Warren has programmed his share of Broadway shows. I have never had that luxury and I chuckle, as I can’t believe some of the stuff I am hearing. He tells me of this one elite programmer (again, it’s a person I actually know and have little respect of his abilities) who will come into a gig and just sit there, refusing to work until a tech comes over to turn on his console. Seriously? I recall being on a tour with this guy 25 years ago. He would have his tech hang the 20 lights, and I helped by running his multi cables the first couple gigs while they were programming and ringing out the system. All of a sudden he decides he is too good to load out his own lights, and he thinks I am going to permanently look after his cables. Screw him. I stopped helping the prima donna. Next day, the rig goes up (he’s now too good to show up for load in), and he cannot get any of his lamps to strike or move. He asks me if we have power. I look at him as I am focusing the PAR cans, like he’s an idiot. Shortly thereafter, he finds his cable trunk full of cable and just berates his tech for not running it. He was lucky that I brought the entire lighting rig back down so he could run his cables. The rest of the crew howled in laughter at the fact this knucklehead actually allowed the rig to go in the air without testing his lights.
» The Price of Perfection
A few years ago, an LD I know was designing a huge tour for one of those boy/girl TV star acts. They were going to use the same lighting company I prefer, and I happened to be there when the LD was explaining their vision. Something was said about a half circle of truss that would encompass the stage. I asked the LD if they wanted a 50 or a 60-foot diameter circle. The answer I got was “I’m thinking of something like 56 foot.” Well, that is not a stock size. I mentioned that in this instance I would just take a 50-foot diameter truss and insert six feet of straight truss in the upstage center section. Nobody in the audience will ever know. But alas, I am not the designer and not the prima donna. In the end, the act paid over $50K for the truss to be manufactured and the tour was a huge success. But the designer was not asked back to design the next tour.

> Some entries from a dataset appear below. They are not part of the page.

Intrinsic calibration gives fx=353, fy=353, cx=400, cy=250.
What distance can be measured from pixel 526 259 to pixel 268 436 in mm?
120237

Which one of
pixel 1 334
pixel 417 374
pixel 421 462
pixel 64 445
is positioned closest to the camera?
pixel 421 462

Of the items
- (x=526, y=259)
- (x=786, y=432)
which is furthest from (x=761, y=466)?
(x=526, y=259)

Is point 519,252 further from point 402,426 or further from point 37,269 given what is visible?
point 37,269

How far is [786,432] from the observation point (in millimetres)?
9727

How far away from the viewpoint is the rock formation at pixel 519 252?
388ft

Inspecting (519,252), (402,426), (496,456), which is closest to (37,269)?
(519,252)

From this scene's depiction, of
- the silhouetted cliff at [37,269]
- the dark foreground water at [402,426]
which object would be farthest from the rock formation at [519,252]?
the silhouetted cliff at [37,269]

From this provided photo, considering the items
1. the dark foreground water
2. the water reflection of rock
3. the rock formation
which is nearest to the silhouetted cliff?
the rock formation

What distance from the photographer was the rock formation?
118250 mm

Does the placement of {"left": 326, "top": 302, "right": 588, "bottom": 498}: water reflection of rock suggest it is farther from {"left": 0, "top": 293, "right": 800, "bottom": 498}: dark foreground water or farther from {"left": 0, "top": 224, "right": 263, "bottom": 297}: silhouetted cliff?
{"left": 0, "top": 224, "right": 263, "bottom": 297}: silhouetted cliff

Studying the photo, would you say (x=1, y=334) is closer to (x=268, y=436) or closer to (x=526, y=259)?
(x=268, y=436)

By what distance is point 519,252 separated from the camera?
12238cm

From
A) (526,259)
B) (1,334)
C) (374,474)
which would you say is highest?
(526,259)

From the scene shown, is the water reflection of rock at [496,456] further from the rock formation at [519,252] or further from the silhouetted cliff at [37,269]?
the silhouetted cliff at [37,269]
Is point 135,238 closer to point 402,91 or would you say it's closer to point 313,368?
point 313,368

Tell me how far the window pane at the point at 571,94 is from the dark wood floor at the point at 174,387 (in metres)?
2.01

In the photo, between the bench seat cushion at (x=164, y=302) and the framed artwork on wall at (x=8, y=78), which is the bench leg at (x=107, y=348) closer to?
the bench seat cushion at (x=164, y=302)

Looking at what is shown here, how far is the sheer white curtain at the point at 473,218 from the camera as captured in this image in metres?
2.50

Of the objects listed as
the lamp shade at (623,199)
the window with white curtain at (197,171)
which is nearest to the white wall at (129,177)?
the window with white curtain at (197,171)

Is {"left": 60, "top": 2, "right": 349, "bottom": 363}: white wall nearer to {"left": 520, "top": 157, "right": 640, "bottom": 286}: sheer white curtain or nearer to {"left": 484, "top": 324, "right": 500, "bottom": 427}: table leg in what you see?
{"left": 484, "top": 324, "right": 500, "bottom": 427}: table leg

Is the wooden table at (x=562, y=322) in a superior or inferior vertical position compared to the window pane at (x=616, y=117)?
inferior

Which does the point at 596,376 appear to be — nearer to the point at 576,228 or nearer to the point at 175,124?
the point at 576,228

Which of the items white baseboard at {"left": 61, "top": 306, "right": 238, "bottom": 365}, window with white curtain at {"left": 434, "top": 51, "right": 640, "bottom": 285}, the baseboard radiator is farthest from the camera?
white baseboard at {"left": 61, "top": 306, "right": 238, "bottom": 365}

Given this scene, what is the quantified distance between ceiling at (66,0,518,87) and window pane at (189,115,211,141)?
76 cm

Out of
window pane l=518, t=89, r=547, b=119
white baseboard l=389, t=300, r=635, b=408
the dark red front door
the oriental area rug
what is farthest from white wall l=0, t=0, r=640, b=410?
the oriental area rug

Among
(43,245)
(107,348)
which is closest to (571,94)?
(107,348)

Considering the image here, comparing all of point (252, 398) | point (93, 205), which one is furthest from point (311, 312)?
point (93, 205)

As Warren and I walk into work today, the ME asks us how it’s going. He thanks me for dousing the lamps in all the movers each night. I look at him quizzically and ask him, “Why wouldn’t I?” He says he doesn’t know, but the guy they had last year refused to do it, and they had to bring a tech in at 3 a.m. each day just to turn the lights off from the console. We’re both shocked that such a prima donna gets gigs.
» Keeping it Simple
Years ago, I got cornered by some agent who represents some designers. I guess it’s common for Broadway folks and some others in my trade to have a manager forge contracts when his clients are hired for a design. The guy went on to explain that I should join his “brotherhood” of designers and let him represent me. All I could do was chuckle. Why pay some suit a percentage of my dough? I cut my own deals, and I cut them with a handshake. I deal with a lot of guys with many tattoos. Longhair head bangers, hippy jam bands as well as punk rockers. My forte is rock shows. If this guy called any of them on my behalf, I would simply lose work and damage my street cred. If someone did owe me cash, I’d just have Warren and his pals pay him a visit. I guess I’m just not a prima donna.